Ten minutes may be optimistic, but it depends on the options selected; fifteen minutes is about right. (For the 1,500+ responses so far, the average time taken has been thirteen minutes according to the stats.) There is unfortunately no way to include a progress bar in Survey Monkey when you use branching page logic (which this survey does, and which is why the time required may vary). We did also say 15 minutes in the email and in all announcements about the survey, so we have tried to warn users about how long it will take!

If you get a little more time later, we’d be very grateful if you are able to fill it in, as we are very interested in the results, and the more users that help, the more useful those results will be.

They certainly are! In all fairness to that one, he did get funnier as the responses went on, with one all-caps reply saying that they had tried to find a keyboard without a caps key on Amazon since they tended to over-use it when angry, but no such thing existed, so MAYBE YOU CAN INVENT ONE IF YOU EVER FINISH SCRIVENER 3!!! (Or words to that effect.)

To everyone else, thanks for completing the survey!

All the best,
Keith

Do you plan on sharing the results of the survey (at least in broad strokes)?

Someone asked this on Facebook yesterday, too. I hadn’t really thought about it, but I don’t see why not. I may put together a blog post gathering some of the results in a month or so, once the survey has run for a while.

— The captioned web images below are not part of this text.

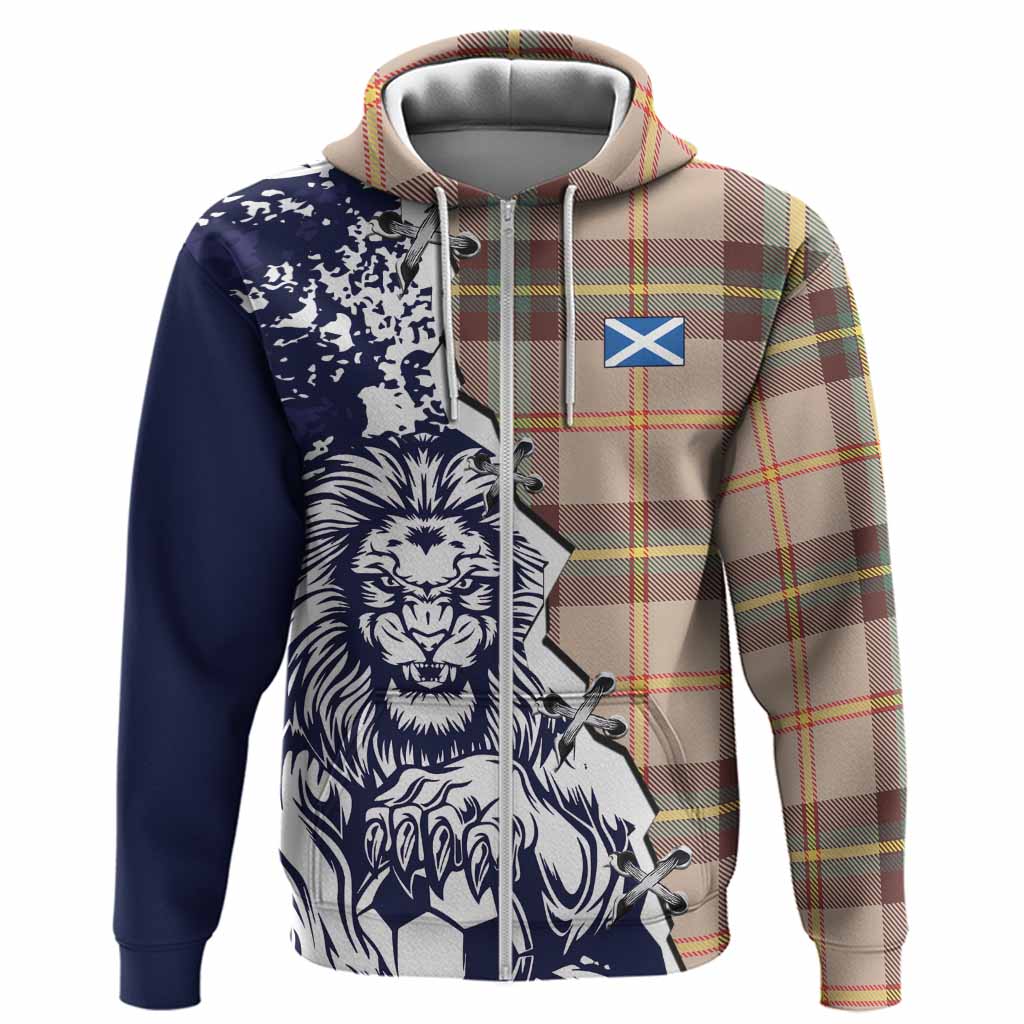 Saskatchewan Province Canada Tartan Scottish Hoodie Angry Lion With Soccer Ball Style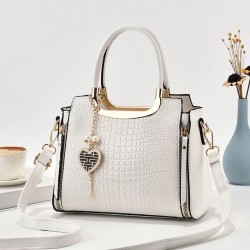 2023 New crocodile pattern splicing large -capacity cross -border shoulder oblique cross -quality foreign qi net red fixed women's bag big bag
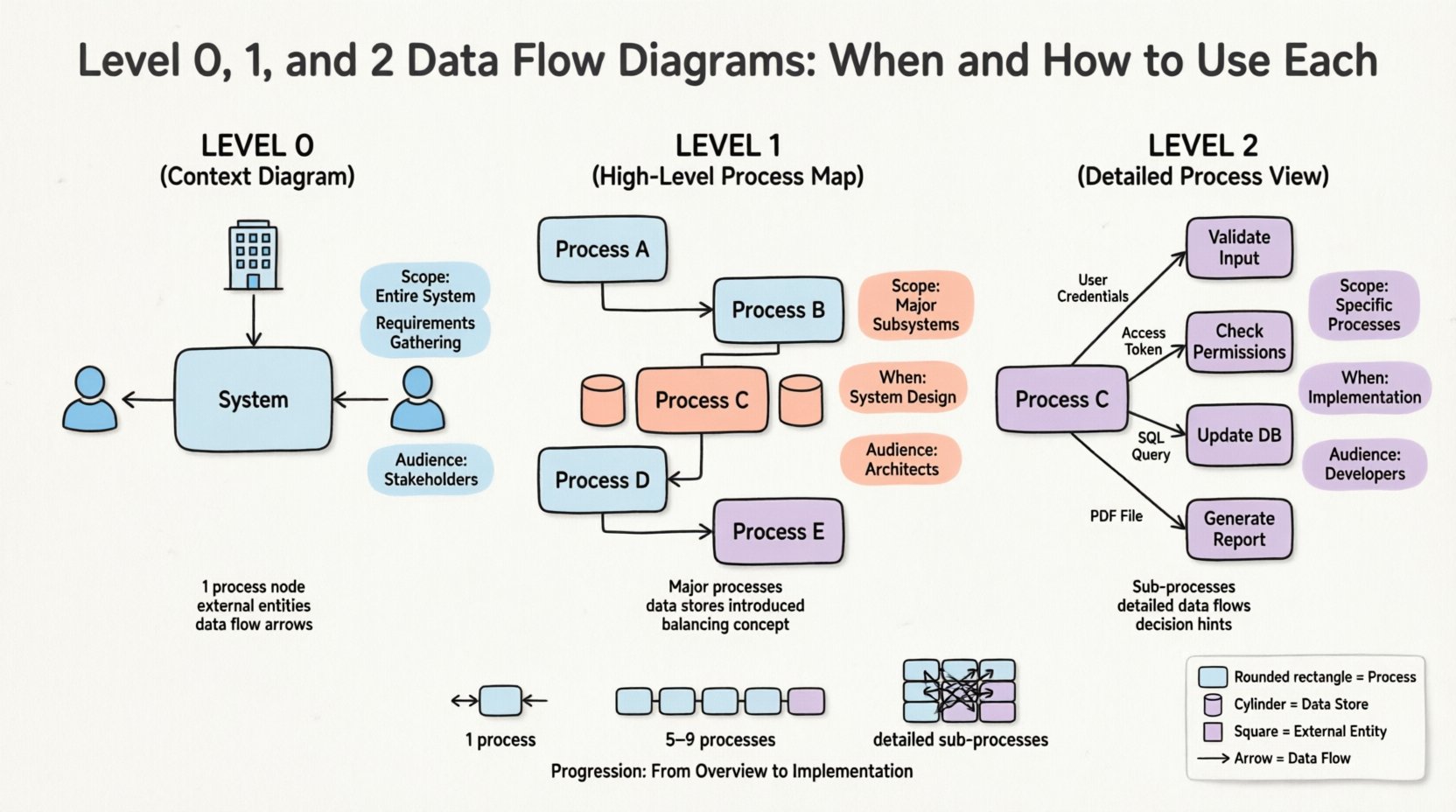 Educational infographic illustrating the three-tier hierarchy of Data Flow Diagrams: Level 0 Context Diagram showing system boundaries with external entities, Level 1 High-Level Process Map displaying 5-9 major processes with data stores, and Level 2 Detailed Process View breaking down specific functions with sub-processes and detailed data flows, designed with clean flat style, pastel colors, and rounded shapes for student-friendly learning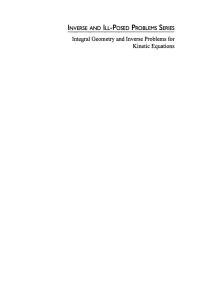 integral geometry and inverse problems for kinetic equations 1st edition anvar kh. amirov 9067643521,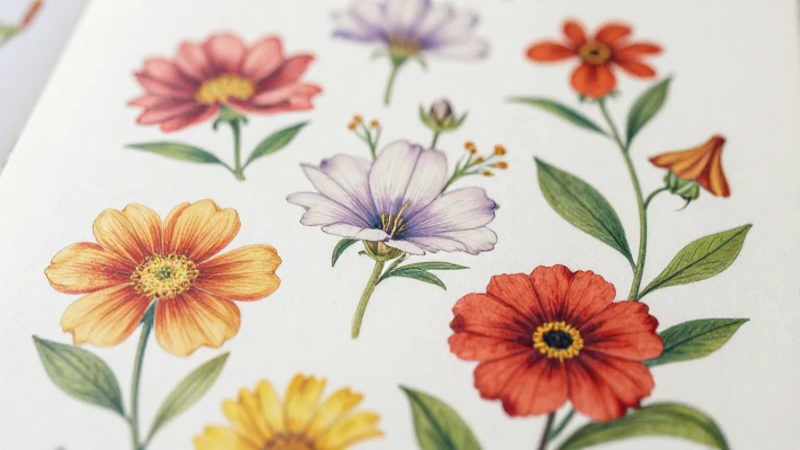 El maravilloso mundo del Esquema floral: una guía completa 4 Ilustración botánica floral con colores vibrantes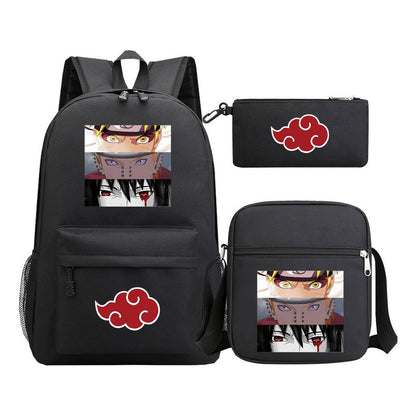Anime Naruto Starry Sky Youth School Bag Three Piece Set For Boys And Girls Backpack Set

I would have been a bit more reassured and rather more likely to have returned and completed the thing,
if I had at least seen an acknowledgement (or even, really, an awareness) that you are asking people to give time to rather a long survey, and that you appreciate their ploughing through all the micro-detail for you.

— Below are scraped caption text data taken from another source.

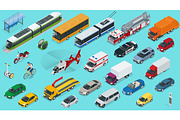 Flat 3d isometric city transport icon set. Taxi, Ambulance, trolleybus, Police, safari travel, Bicycle, Mini, Subway train, Fire-truck, cargo-truck, bus, Electric car, scooter, Sedan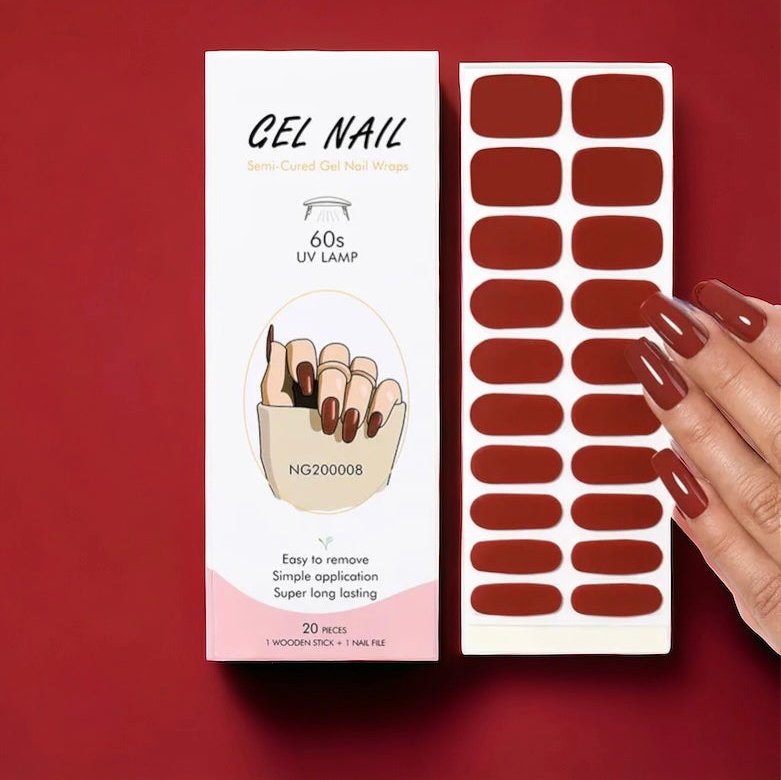 BeauMama Maroon Semi Cured Gel Nail Wraps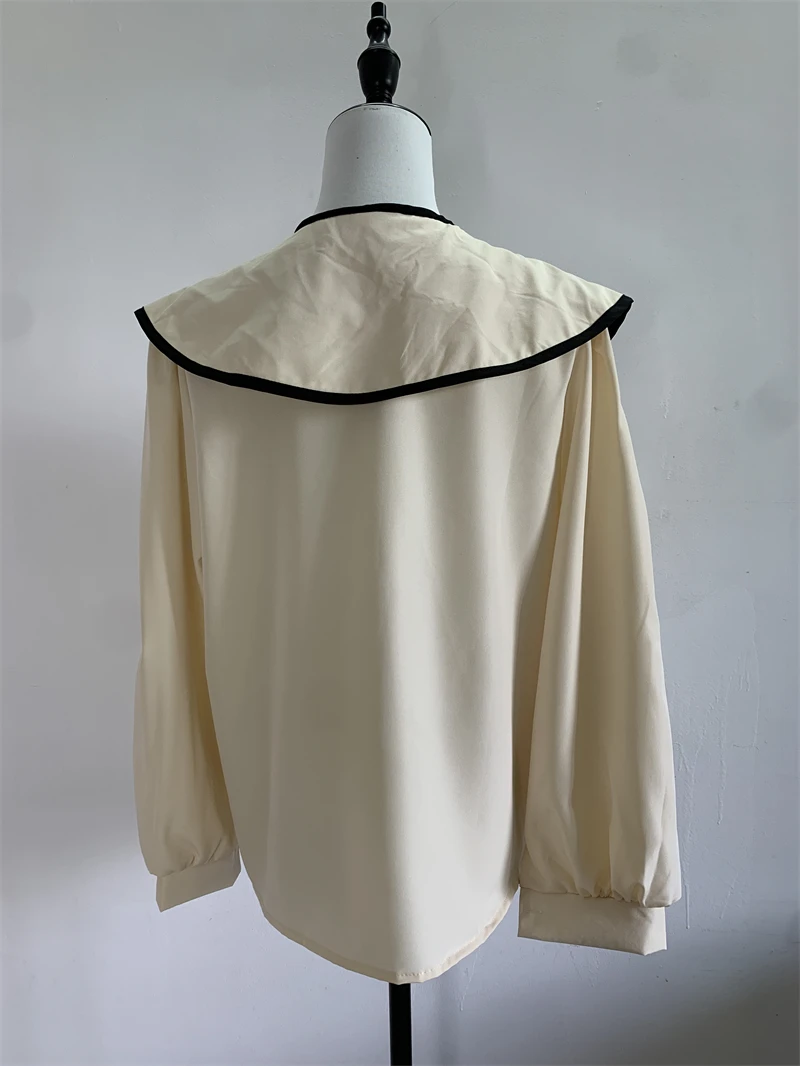 Корейская женская шифоновая рубашка элегантный отложной воротник осенняя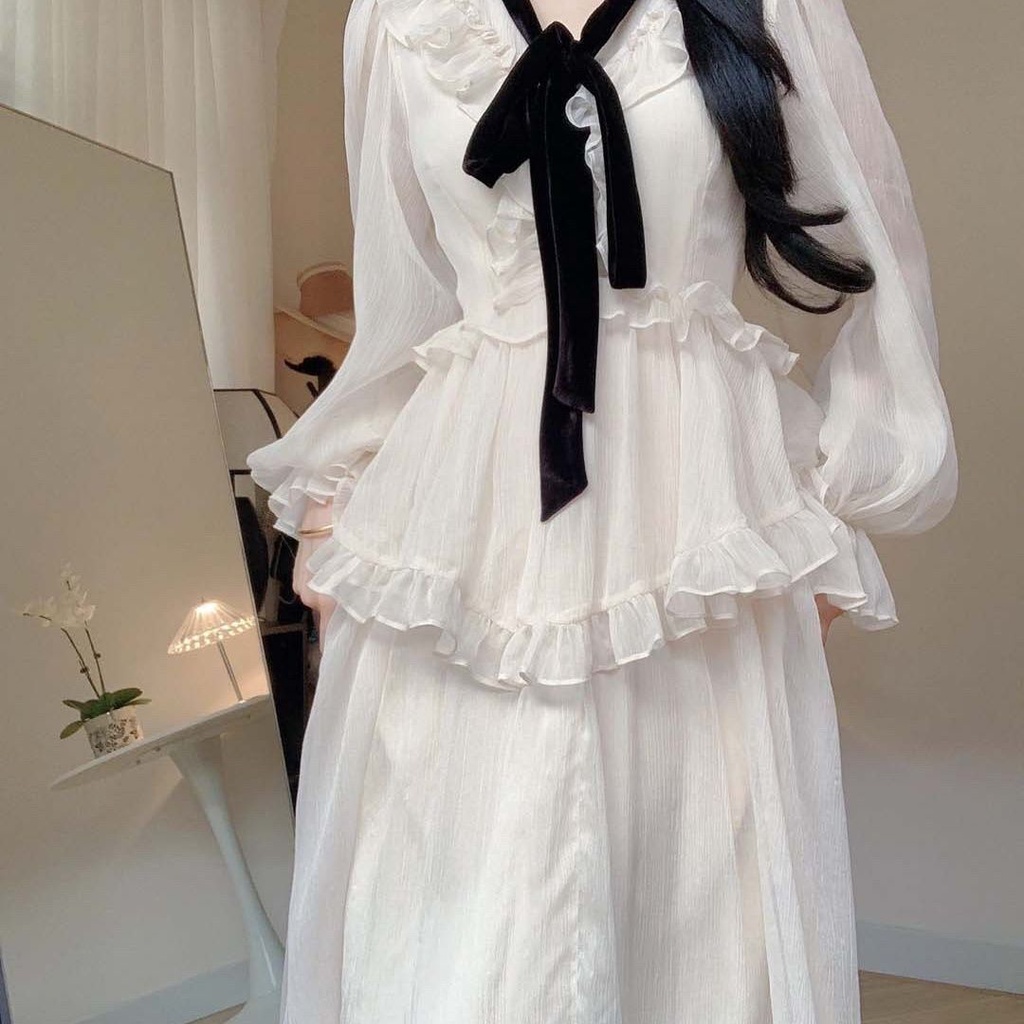 Váy hot xu hướng trong Năm Nay, Bộ Đồ Lụa Trắng Áo Sơ Mi Trắng, Váy Nửa Người dáng dài cho nữ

Facty protestations that your users are ‘wrong’ feel a bit less reassuring, and score a bit weakly on theory of mind.

(Particularly in the light of comments like that of Xiamenese above, who had ‘spent the morning’ dutifully ploughing through, only to get blocked).

Quality in these things is a ratio of reward divided by cognitive effort. You need to up the reward a bit, if only in expressions of professional realism, understanding, appreciation, if people are going to feel inspired to dive back in and plough through all that stuff again, aware that some others have done so only to be blocked by glitches.

It’s a bit long, over-detailed and claustrophobic in there …

Great - the “danger” with posting the results is that some may complain / disagree with the results. One key is to make sure to let people know that this is a data gathering exercise to inform future plans, and not a guarantee of any future products, etc. (This won’t stop people from complaining though - of course. Damned if you do, damned if you don’t.)

I’m very sorry for not grovelling more.